→ PROBLEM DETAILS
Rewrite the entries between the line holding "From the view shown, for" and the line holding "Answer: the red", inclusive, replacing "Rank" with "Order" and leaving everything else unchanged.

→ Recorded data
————————
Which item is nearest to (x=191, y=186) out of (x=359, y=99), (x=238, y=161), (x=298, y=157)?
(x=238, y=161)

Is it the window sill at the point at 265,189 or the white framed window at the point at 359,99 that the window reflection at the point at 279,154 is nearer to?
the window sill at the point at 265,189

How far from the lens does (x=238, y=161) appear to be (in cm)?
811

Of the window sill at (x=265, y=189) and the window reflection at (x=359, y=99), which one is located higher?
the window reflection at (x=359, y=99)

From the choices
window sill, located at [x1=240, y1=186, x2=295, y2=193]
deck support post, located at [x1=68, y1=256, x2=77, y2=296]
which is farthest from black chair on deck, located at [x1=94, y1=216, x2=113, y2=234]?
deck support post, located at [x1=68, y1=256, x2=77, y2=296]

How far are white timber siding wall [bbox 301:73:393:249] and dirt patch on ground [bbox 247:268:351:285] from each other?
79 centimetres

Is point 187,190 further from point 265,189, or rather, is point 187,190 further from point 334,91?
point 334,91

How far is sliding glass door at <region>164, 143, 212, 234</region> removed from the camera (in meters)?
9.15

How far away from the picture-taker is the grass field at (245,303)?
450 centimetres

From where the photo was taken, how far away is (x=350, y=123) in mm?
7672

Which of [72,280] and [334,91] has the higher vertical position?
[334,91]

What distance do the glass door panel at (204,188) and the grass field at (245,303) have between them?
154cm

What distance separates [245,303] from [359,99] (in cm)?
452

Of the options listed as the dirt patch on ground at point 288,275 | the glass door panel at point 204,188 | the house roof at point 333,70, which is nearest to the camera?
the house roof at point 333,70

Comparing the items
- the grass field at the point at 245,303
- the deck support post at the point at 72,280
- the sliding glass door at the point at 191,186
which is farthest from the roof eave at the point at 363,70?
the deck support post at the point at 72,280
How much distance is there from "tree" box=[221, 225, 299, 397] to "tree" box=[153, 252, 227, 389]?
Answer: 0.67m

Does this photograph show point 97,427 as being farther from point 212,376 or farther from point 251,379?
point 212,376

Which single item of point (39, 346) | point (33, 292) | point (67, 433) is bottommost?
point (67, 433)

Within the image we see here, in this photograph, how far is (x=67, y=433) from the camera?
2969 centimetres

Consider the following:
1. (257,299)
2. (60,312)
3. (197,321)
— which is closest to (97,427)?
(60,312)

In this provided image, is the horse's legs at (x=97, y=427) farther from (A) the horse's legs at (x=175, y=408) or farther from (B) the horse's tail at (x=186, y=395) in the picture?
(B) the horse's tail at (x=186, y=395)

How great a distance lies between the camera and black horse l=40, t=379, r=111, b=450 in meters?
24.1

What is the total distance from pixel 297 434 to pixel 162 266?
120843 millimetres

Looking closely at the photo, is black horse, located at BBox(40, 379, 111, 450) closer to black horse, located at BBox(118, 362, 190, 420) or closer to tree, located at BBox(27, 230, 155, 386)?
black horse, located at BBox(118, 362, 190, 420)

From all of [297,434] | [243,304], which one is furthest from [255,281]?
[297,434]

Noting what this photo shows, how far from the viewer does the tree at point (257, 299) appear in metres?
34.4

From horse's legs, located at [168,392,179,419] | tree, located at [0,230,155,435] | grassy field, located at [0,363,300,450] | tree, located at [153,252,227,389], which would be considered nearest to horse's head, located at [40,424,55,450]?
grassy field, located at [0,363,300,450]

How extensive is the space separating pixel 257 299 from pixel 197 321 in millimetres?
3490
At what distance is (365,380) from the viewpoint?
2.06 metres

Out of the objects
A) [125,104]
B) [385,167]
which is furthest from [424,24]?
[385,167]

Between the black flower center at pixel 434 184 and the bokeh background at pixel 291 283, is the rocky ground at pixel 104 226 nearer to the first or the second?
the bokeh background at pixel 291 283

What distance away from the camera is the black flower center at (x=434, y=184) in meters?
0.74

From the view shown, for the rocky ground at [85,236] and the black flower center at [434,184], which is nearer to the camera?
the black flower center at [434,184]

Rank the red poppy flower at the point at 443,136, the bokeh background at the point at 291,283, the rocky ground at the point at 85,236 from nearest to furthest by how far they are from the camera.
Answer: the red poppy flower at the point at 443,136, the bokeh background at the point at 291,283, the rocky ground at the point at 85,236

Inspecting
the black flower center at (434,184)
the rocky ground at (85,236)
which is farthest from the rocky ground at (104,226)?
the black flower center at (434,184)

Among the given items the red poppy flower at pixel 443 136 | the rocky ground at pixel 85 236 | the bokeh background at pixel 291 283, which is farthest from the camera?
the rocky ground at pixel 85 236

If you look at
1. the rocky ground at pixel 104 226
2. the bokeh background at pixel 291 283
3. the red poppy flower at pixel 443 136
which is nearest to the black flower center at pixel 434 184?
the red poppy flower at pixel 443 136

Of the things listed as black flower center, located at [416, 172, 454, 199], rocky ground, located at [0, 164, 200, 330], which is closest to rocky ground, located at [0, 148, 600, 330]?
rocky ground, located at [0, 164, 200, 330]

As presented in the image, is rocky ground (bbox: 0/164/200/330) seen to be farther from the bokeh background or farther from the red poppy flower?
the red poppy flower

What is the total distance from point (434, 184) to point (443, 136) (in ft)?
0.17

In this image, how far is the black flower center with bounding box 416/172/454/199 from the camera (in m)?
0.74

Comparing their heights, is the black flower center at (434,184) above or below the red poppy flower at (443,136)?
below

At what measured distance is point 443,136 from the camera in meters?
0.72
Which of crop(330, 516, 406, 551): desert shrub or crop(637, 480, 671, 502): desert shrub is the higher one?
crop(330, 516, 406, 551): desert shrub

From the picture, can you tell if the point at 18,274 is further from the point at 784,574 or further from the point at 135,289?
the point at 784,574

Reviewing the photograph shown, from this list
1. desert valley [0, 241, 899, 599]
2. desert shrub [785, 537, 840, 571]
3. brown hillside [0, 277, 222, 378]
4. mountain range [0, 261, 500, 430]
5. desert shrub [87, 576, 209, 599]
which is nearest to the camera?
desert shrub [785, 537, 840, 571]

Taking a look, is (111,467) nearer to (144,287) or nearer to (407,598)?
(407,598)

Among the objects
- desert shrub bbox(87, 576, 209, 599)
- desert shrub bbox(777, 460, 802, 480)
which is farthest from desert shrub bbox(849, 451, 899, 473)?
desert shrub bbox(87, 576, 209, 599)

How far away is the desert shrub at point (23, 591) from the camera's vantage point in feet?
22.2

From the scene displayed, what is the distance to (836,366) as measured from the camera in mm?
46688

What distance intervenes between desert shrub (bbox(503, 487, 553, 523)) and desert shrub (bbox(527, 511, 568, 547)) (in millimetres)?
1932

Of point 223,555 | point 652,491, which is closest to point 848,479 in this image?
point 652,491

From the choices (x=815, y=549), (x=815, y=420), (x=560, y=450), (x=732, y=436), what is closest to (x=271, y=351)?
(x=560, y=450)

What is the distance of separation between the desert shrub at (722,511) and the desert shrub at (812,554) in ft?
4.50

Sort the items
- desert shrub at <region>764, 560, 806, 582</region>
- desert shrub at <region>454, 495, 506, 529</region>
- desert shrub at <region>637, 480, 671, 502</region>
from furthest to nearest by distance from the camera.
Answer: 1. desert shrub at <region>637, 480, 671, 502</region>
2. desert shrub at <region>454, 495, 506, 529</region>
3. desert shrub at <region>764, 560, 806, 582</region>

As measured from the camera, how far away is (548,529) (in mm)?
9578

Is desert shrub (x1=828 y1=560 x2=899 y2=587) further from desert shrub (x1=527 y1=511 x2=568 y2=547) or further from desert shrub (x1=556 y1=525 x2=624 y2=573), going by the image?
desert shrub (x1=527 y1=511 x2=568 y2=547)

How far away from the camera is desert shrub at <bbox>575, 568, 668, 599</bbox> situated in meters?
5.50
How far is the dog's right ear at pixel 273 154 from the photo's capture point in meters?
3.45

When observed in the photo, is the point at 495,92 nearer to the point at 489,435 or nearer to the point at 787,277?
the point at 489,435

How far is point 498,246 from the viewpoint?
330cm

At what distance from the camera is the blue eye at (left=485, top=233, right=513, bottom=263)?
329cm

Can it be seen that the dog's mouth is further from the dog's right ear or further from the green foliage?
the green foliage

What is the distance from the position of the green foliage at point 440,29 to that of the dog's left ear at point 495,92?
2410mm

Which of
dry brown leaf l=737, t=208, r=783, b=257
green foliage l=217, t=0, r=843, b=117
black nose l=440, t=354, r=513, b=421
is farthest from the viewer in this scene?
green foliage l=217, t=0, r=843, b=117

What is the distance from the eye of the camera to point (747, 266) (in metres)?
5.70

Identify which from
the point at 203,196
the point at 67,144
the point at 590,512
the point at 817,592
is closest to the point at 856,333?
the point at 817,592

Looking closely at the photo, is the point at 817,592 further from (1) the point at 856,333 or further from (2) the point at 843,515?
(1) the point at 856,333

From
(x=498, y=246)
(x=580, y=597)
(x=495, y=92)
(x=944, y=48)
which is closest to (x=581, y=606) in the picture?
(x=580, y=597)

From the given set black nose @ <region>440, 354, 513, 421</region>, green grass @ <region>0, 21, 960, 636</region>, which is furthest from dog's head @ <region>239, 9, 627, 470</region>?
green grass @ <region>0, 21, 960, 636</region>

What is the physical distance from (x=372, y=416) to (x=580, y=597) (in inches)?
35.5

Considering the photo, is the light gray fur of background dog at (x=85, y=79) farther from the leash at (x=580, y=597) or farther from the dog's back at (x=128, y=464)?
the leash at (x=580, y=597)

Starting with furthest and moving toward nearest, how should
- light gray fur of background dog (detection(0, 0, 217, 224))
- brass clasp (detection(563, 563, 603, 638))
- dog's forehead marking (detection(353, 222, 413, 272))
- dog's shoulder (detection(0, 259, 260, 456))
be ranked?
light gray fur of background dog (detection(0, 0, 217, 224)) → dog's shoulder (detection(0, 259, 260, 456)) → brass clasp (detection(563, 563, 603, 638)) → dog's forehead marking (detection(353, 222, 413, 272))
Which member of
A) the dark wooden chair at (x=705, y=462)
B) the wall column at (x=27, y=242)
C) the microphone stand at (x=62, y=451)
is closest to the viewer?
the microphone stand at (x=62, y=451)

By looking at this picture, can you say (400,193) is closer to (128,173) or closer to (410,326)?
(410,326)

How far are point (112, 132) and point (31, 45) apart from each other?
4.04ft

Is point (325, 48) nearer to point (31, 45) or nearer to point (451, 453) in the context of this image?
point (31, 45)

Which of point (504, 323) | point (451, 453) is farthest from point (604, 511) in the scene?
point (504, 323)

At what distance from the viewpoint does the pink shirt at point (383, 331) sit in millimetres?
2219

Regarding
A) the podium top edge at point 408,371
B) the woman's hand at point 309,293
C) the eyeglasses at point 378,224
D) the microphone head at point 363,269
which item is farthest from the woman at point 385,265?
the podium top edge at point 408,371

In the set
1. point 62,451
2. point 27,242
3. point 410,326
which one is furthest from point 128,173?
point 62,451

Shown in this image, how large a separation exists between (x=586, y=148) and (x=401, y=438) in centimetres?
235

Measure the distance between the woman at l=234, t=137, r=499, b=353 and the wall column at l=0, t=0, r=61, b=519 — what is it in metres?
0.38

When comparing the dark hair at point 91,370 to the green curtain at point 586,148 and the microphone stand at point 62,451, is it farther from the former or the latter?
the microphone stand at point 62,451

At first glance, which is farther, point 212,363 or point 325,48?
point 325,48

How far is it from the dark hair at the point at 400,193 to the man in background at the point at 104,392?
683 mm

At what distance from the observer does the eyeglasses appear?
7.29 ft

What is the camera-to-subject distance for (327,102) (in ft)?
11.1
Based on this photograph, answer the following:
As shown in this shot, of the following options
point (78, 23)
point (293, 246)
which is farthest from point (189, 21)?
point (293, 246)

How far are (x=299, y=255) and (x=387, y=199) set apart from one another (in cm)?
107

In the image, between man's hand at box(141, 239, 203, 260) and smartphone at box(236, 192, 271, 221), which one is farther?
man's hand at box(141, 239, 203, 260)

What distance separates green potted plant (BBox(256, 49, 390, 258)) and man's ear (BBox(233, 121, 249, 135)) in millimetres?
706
————————
→ EXERCISE RESPONSE
From the view shown, for the rocky ground at [85,236] and the black flower center at [434,184], which is nearer to the camera?
the black flower center at [434,184]

Order the red poppy flower at the point at 443,136, the bokeh background at the point at 291,283, the rocky ground at the point at 85,236 from nearest to furthest by how far they are from the camera.
Answer: the red poppy flower at the point at 443,136, the bokeh background at the point at 291,283, the rocky ground at the point at 85,236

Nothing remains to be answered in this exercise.